To find the longest palindromic substring in a given string, we look for sequences that read the same forward and backward. This problem is a perfect candidate for dynamic programming because we can build answers to bigger problems (long substrings) using answers to smaller problems (short substrings).
What’s the core idea?
A substring is a palindrome if the characters at the ends are equal and the part in between is also a palindrome. So we use a table (2D array) to record whether each substring s[i..j]
is a palindrome.
How does dynamic programming help?
We create a 2D boolean table dp[i][j]
where each cell tells us if the substring from index i
to j
is a palindrome. Once we know the result of smaller substrings, we can reuse that information to determine if a larger substring is also a palindrome.
How do we fill the table?
- Substrings of length 1: Every single character is a palindrome. So we set
dp[i][i] = true
.
- Substrings of length 2: These need special handling. We can't apply the general DP rule (checking the inner substring) because there's nothing between two characters. So instead, we just check if
s[i] == s[i+1]
, and if so, mark dp[i][i+1] = true
.
Why do this separately? If we applied the usual rule dp[i+1][j-1]
here, we’d be accessing invalid indices when i+1 > j-1
. So we handle 2-letter substrings directly and use them as a base to build longer palindromes like "abba".
- Substrings of length ≥ 3: For any substring
s[i..j]
, we check:
- if
s[i] == s[j]
- and if
dp[i+1][j-1]
is true (i.e., the inner part is already a palindrome)

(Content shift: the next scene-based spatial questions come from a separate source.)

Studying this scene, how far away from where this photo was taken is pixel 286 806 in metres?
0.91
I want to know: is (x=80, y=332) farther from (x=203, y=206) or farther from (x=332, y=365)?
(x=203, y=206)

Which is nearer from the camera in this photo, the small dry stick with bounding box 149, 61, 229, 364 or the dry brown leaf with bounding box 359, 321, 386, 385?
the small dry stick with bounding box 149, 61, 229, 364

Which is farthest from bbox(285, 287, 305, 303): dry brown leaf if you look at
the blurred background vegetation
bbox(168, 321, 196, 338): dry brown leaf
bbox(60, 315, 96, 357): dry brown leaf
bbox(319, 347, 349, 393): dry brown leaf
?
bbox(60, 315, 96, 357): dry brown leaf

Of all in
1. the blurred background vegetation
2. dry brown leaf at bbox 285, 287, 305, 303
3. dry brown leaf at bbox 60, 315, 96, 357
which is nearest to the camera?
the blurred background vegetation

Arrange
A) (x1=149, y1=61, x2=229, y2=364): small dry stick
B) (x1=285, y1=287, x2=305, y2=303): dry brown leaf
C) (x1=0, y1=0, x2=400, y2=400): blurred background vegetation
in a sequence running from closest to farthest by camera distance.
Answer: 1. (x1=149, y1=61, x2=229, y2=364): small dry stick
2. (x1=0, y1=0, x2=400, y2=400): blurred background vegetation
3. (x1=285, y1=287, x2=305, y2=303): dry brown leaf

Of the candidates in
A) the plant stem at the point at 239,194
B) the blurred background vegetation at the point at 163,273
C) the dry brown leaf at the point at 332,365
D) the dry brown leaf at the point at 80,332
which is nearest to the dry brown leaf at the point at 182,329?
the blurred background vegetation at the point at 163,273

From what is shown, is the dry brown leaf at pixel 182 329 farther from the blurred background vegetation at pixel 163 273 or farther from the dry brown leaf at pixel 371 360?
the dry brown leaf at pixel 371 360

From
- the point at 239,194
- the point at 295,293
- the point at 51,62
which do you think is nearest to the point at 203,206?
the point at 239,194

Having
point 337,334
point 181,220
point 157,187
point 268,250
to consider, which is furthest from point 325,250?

If both conditions are met, we mark dp[i][j] = true
.
How do we track the result?
While filling the dp
table, we keep track of the longest palindrome found so far. If we find a new valid palindrome that’s longer than the previous one, we update the starting index and max length. At the end, we extract and return the longest substring using these values.
What about special cases?
- Empty input: If the input string is empty, we return an empty string.
- Multiple answers: For strings like "babad", both "bab" and "aba" are valid. We can return either.
Why this works efficiently
Without DP, we might check the same substring repeatedly. With DP, once we compute whether s[i..j]
is a palindrome, we store it and never recompute it again. This gives us an efficient O(n²) solution, which works well for strings up to 1000 characters.